Caltech Library logo

USAGE

reldate [OPTIONS] [TIME_DESCRPTION]

SYNOPSIS

reldate is a small command line utility which returns the relative date in YYYY-MM-DD format. This is helpful when scripting various time relationships. The difference in time returned are determined by the time increments provided.

Time increments are a positive or negative integer. Time unit can be either day(s), week(s), month(s), or year(s). Weekday names are case insentive (e.g. Monday and monday). They can be abbreviated to the first three letters of the name, e.g. Sunday can be Sun, Monday can be Mon, Tuesday can be Tue, Wednesday can be Wed, Thursday can be Thu, Friday can be Fri or Saturday can be Sat.

OPTIONS

	-e	Display the end of month day. E.g. 2012-02-29
	-end-of-month	Display the end of month day. E.g. 2012-02-29
	-f	Date the relative time is calculated from.
	-from	Date the relative time is calculated from.
	-h	display help
	-help	display help
	-l	display license
	-license	display license
	-v	display version
	-version	display version

EXAMPLES

If today was 2014-08-03 and you wanted the date three days in the past try–

    reldate 3 days

The output would be “2014-08-06”

TIME UNITS

Supported time units are

Specifying a date to calucate from

reldate handles dates in the YYYY-MM-DD format (e.g. March 1, 2014 would be 2014-03-01). By default reldate uses today as the date to calculate relative time from. If you use the –from option you can it will calculate the relative date from that specific date.

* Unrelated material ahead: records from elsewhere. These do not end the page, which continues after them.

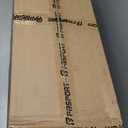 FBSPORT 11' Premium Stand Up Paddle Board, Yoga Board with SUP Accessories & Carry Bag | Wide Stance, Surf Control, Non-Slip Deck, Leash, Paddle and Pump for Youth & Adult (Orange Green)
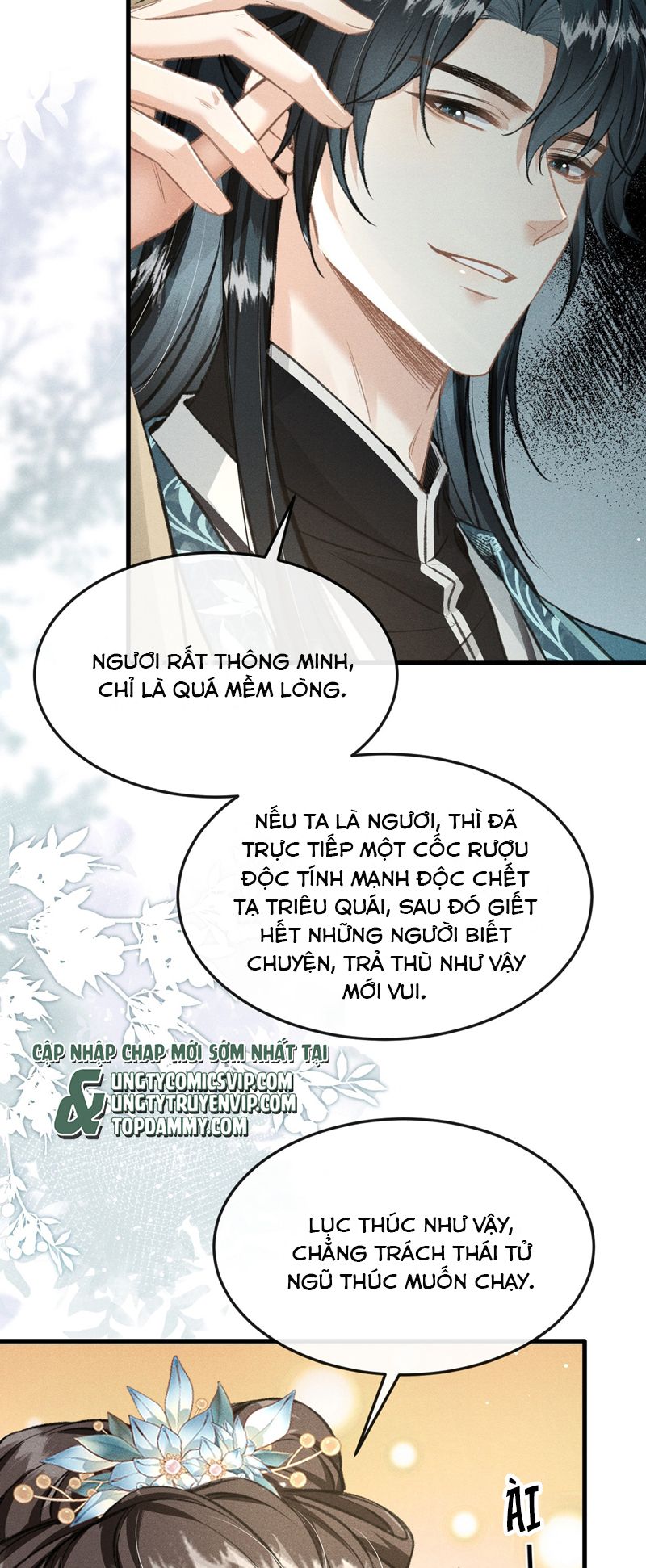 Đan Tiêu Vạn Dặm Chapter 76 - Trang 4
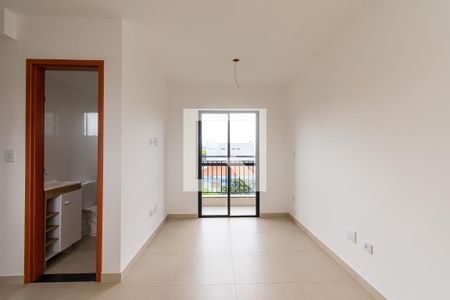 Sala de apartamento para alugar com 2 quartos, 40m² em Vila Santa Clara, São Paulo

   reldate --from=2014-08-03 3 days

Will yield “2014-08-06”

NEGATIVE INCREMENTS

Command line arguments traditionally start with a dash which we also use to denote a nagative number. To tell the command line process that to not treat negative numbers as an “option” preceed your time increment and time unit with a double dash.

    reldate --from=2014-08-03 -- -3 days

Will yield “2014-07-31”

RELATIVE WEEK DAYS

You can calculate a date from a weekday name (e.g. Saturday, Monday, Tuesday) knowning a day (e.g. 2015-02-10 or the current date of the week) occuring in a week. A common case would be wanting to figure out the Monday date of a week containing 2015-02-10. The week is presumed to start on Sunday (i.e. 0) and finish with Saturday (e.g. 6).

    reldate --from=2015-02-10 Monday

will yeild “2015-02-09”

As that is the Monday of the week containing 2015-02-10. Weekday names case insensitive and can be the first three letters of the English names or full English names (e.g. Monday, monday, Mon, mon).